アウロラは後頭部を踏みつけてきて、俺は額を床に打付ける。
「どーした、ローズ。ほら、おい、どーしたんだよ、ローズ」
「…………」
俺は黙って踏まれ続ける。
これも作戦のうちだ。アウロラにはいい気にさせておけばいい。
これが俺の戦いなのだ。
アウロラは七歳ほどだが、反して俺は三歳(せいぜい四歳)ほど。身長も俺より二十レンテ以上は高く、俺は体格で劣っている。

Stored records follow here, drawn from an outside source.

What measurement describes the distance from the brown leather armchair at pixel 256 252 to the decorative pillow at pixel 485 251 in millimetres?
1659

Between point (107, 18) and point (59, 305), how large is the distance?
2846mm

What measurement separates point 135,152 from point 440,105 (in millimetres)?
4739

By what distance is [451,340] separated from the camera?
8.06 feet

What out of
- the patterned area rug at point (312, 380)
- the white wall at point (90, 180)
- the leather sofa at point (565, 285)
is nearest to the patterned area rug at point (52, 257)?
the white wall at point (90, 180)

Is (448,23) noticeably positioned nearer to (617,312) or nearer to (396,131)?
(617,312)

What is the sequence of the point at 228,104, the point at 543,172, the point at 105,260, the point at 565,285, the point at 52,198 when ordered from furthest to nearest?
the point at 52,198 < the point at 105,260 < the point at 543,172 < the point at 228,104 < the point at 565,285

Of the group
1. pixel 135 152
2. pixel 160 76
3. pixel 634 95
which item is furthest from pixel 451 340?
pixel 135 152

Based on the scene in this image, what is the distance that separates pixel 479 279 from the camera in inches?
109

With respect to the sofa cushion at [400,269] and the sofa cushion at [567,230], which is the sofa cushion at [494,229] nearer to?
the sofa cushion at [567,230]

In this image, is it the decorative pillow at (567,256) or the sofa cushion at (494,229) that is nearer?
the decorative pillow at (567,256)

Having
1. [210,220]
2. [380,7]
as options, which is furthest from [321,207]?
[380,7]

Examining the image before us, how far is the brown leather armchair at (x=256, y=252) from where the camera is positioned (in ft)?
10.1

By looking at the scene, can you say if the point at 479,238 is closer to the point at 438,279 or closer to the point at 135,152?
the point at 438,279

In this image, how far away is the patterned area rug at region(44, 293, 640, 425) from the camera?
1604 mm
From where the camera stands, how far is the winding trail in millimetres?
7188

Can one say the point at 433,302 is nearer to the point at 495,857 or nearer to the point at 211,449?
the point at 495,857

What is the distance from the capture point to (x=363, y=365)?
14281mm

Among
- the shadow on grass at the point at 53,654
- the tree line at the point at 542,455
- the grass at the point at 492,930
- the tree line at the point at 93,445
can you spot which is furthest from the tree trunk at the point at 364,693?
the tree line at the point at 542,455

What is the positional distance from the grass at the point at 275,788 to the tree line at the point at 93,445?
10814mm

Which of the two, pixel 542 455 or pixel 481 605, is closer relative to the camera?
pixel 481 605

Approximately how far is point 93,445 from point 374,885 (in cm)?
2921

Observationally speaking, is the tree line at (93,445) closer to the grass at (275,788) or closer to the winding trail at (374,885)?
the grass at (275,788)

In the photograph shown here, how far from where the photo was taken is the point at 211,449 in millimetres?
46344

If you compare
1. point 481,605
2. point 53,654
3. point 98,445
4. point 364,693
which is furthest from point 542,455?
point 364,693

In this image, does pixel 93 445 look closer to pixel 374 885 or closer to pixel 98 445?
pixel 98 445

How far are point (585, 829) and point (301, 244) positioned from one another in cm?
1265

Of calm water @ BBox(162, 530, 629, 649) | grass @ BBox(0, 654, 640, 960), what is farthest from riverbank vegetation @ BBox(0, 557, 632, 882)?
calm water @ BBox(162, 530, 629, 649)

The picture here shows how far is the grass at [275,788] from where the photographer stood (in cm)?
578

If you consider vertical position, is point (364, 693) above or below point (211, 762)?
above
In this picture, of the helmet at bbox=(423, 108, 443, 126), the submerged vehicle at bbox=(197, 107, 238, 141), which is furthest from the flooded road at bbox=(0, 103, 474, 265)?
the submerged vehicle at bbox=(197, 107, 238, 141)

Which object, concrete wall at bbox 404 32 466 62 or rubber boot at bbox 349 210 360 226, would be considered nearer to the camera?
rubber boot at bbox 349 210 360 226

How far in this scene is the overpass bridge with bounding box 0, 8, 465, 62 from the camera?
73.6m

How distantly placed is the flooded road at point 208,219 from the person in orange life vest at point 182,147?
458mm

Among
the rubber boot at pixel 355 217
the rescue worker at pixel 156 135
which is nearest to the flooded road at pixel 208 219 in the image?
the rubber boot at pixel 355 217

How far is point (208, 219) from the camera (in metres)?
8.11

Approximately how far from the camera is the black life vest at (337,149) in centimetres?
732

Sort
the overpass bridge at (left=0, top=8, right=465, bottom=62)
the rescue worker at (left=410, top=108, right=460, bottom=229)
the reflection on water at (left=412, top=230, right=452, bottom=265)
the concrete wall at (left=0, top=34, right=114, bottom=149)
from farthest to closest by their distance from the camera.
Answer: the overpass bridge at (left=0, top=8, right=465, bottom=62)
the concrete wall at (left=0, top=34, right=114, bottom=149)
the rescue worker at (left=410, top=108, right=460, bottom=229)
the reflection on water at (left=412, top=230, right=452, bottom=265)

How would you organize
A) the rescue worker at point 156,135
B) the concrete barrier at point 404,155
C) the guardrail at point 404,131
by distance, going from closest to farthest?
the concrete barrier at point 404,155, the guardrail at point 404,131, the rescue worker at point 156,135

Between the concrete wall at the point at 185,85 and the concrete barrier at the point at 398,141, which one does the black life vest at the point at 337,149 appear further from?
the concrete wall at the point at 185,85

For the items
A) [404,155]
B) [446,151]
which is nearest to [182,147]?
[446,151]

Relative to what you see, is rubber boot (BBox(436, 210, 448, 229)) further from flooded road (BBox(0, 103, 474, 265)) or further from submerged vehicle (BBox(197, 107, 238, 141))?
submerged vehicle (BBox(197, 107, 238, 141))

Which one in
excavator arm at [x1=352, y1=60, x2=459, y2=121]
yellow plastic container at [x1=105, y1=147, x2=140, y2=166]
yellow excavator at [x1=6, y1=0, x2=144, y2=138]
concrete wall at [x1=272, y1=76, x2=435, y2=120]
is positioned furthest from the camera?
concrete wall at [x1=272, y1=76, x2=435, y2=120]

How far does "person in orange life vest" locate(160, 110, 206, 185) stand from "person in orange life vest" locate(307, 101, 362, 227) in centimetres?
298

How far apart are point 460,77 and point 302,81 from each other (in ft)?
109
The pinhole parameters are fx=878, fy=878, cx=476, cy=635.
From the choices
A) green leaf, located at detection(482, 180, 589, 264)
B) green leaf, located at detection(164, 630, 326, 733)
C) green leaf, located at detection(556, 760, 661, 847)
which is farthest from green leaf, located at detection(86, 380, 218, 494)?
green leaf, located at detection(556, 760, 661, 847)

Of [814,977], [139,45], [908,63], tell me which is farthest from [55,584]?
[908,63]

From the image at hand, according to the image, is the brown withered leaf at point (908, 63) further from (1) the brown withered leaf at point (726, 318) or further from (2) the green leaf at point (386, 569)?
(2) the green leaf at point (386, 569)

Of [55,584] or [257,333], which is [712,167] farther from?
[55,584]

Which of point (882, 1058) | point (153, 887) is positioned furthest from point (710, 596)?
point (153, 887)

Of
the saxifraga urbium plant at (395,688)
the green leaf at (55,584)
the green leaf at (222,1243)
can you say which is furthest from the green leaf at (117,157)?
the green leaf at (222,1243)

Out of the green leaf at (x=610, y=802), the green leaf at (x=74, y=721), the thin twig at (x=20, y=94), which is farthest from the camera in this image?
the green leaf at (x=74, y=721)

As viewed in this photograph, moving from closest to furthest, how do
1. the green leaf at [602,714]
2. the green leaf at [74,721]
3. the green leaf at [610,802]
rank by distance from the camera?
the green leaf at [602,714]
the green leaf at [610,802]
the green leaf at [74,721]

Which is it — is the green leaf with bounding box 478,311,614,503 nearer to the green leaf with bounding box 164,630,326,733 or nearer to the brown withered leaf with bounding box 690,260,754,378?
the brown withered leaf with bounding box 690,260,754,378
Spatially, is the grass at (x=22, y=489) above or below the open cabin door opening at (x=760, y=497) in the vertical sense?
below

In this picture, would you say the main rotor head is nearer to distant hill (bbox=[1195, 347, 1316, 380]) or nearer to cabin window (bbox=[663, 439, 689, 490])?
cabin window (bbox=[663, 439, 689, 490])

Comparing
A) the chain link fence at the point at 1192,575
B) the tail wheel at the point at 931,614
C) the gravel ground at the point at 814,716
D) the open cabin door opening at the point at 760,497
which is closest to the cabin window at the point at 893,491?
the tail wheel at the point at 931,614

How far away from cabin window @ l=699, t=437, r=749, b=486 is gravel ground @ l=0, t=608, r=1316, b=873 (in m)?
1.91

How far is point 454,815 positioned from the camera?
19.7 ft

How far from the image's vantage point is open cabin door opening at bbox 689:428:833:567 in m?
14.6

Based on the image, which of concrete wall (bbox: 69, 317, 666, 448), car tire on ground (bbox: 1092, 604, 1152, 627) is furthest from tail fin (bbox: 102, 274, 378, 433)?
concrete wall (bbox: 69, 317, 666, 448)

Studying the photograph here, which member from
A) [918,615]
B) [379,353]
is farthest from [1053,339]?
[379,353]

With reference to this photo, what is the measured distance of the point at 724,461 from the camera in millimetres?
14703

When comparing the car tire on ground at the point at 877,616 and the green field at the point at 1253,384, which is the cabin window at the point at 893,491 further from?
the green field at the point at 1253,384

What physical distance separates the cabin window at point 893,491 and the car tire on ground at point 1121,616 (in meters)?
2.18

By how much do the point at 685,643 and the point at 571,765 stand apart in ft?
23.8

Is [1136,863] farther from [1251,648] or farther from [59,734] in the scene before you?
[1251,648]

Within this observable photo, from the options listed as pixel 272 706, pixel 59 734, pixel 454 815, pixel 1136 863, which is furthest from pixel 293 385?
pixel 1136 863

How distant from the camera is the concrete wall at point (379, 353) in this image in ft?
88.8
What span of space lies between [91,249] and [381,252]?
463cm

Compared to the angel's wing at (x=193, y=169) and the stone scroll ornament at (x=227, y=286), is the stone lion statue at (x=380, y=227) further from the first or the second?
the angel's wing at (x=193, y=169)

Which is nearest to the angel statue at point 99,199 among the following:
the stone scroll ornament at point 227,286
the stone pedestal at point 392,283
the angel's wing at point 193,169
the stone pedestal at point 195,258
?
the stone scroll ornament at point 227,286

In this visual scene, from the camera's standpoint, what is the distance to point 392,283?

だが、仮に肉弾戦で俺がアウロラを傷つけたとしよう。べつに論戦でもいい、幼女王を言い負かしたとしよう。そうして彼女の許容量を超えるストレスを与えたとき、果たして俺はどうなるだろうか。
ノビえもーんっ、ローズを殺してぇ!
俺はリタ様の後を追うことになる。
そうなれば、レオナを助けられない。
必ずレオナを守ると、俺はこのロリボディに誓ったのだ。仮にレオナが変態貴族に売られていき、俺が奴隷から脱するのに十年二十年掛かっても、俺は必ずレオナを探し出して助ける。俺の目的はアウロラ如き小物を打倒することじゃない。
レオナを助けることだ。
だから、アウロラには仮初めの満足感を味わってもらう。
俺は道化となって無様な幼女を演じ、いくらでも幼女王の虚栄心を満たしてやる。非力なロリボディでは頭脳こそを活用する。
機会を待つのだ。
ロンリーウルフならば虎視眈々と好機を窺え。
時間が俺の心を腐らせようものなら、リタ様を思い出せば良い。
レオナと一緒にうたった歌を思い出せば良い。
「人間やればできる。やらねばならない。やるしかない。もう俺は諦めないぞ……」
「あん? なんだってローズ?」
ぐりぐりと後頭部を踏みつけられるが、俺は耐える。
これが今の――ロリで無力な俺にできる精一杯の戦いだ。
「ハハッ、アハハハ、アハハハハ――ッ!」
俺は笑った。
声高らかに笑った。
レオナの教えを活かし、辛いときにこそ笑ってやった。
正直、地下でひとりぼっちなレオナを思うと居たたまれなくて仕方がない。
レオナが変態貴族に犯されるなど、想像しただけで心が折れそうだ。
こんな暢気に笑っていていいのかと、心のどこかで自分が責め立ててくる。
それに俺自身、これからの奴隷生活に耐え続けられるか、それほど自信がない。
しかし、だからこそ俺は笑う。負の感情など吹き飛ばしてやる。
俺は強く生きていくと決めたのだ。レオナを守ると誓ったのだ。
そのためならば、俺は俺を奮い立たせるためにできることは全てやる。
「なに笑ってんだっ、気持ちわるいんだよ!」
そうして俺は一匹狼と化し、幼女王に足蹴にされながらも、孤独な戦いに身を投じていった。